Several commissioners pressed for targeted investments within a revenue-neutral framework. Commissioners named parks and recreation, public safety (law enforcement and EMS), and infrastructure as top priorities if funding allows. "If we don't invest in our young people in this county, we can't expect them to take care of us as we get older," Chair Carter said while urging investment in parks. Commissioners also suggested using hiring and schedule changes (for example, 12-hour 8 a.m.–8 p.m. shifts) to reduce overtime spending in high-overtime departments such as EMS.

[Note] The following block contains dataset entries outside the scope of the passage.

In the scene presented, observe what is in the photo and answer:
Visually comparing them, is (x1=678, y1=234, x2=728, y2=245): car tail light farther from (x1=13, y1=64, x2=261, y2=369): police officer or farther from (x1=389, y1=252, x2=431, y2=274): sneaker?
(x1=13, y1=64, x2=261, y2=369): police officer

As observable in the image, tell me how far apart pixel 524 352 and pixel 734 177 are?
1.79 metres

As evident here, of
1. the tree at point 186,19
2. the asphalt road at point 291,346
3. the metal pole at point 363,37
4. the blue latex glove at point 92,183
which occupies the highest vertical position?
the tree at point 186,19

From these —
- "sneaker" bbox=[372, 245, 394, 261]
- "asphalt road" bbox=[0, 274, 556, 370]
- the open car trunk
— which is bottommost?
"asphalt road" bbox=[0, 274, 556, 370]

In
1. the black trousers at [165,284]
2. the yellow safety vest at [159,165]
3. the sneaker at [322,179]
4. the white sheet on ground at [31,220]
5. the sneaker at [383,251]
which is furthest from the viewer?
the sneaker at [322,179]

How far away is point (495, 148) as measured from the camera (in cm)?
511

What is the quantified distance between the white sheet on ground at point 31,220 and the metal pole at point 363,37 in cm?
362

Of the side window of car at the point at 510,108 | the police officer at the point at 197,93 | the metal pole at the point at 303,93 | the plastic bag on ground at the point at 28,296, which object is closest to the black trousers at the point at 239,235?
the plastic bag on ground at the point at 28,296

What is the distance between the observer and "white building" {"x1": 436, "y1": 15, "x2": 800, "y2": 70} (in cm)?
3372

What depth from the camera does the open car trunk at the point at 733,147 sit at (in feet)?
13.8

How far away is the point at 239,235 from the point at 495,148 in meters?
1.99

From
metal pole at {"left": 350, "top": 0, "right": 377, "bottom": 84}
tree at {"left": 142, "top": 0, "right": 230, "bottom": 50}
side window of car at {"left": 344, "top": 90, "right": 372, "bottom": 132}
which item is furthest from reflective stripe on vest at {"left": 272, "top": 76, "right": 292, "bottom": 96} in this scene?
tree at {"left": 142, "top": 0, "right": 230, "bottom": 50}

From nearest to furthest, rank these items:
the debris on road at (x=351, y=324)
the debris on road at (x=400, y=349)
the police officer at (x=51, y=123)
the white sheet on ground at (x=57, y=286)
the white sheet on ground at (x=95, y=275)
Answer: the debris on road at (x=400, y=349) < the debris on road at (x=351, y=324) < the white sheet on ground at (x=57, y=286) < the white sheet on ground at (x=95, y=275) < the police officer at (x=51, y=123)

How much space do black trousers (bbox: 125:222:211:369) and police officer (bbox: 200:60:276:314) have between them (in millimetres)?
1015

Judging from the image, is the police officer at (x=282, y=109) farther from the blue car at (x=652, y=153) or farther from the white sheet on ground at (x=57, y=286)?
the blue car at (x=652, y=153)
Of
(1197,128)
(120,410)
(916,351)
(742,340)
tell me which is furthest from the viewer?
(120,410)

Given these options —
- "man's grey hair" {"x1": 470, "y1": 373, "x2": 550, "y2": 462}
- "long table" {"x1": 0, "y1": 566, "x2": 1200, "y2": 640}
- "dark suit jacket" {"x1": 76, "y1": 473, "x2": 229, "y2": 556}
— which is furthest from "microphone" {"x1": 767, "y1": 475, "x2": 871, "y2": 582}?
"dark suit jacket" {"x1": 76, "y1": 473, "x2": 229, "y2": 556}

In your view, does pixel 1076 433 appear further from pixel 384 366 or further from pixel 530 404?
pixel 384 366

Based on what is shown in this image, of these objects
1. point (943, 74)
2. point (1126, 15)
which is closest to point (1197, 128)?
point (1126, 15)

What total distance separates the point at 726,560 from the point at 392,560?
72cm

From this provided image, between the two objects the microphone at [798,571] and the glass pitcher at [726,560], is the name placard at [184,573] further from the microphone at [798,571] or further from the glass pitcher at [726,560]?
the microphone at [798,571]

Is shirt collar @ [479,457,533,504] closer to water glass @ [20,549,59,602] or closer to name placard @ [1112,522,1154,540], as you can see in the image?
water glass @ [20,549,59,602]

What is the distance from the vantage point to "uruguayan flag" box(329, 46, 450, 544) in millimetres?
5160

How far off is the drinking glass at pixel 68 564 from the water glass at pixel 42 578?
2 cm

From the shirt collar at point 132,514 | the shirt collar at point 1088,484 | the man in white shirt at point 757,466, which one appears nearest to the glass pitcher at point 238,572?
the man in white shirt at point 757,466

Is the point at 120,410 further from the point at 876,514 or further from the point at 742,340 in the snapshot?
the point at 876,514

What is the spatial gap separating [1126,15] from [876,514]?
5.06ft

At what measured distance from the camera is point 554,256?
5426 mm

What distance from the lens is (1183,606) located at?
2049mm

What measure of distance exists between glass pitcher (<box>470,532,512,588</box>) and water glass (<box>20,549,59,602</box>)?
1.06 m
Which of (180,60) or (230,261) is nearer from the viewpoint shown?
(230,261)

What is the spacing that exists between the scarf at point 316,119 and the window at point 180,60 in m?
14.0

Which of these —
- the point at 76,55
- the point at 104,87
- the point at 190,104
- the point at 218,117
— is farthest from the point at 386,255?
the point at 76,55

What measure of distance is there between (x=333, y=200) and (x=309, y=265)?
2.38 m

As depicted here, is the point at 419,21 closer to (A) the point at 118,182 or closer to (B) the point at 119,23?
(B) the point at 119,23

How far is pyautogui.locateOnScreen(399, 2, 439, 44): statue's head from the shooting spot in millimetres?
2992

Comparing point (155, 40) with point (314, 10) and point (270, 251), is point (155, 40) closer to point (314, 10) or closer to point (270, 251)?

The board discussed options for balancing quality and headcount: some commissioners argued for paying more for higher-skilled staff rather than hiring additional lower-paid positions; others cautioned that understaffed departments (for example, food-stamp caseworkers) risk higher error rates and eventual county liability if standards are not met. "Quality over quantity will save you time and money in the long run," one commissioner said; another countered that cutting staff can increase error rates and costs, noting DSS has been short‑staffed.

Finance staff and the manager said they will provide commissioners with department-by-department budget requests and the recommended budget so the board can evaluate what to keep or cut. The manager noted staff will prepare the revenue-neutral number after revaluation and collection-rate figures are finalized. The board did not take a formal vote at the workshop; members adjourned after asking managers to return departmental requests and additional detail for upcoming meetings.

Ending: The board directed staff to supply full departmental budgets and revenue-neutral calculations before the next meeting so commissioners can identify cuts or re‑allocations. The workshop closed with a motion to adjourn that was moved and seconded; no roll-call vote is recorded in the transcript excerpt.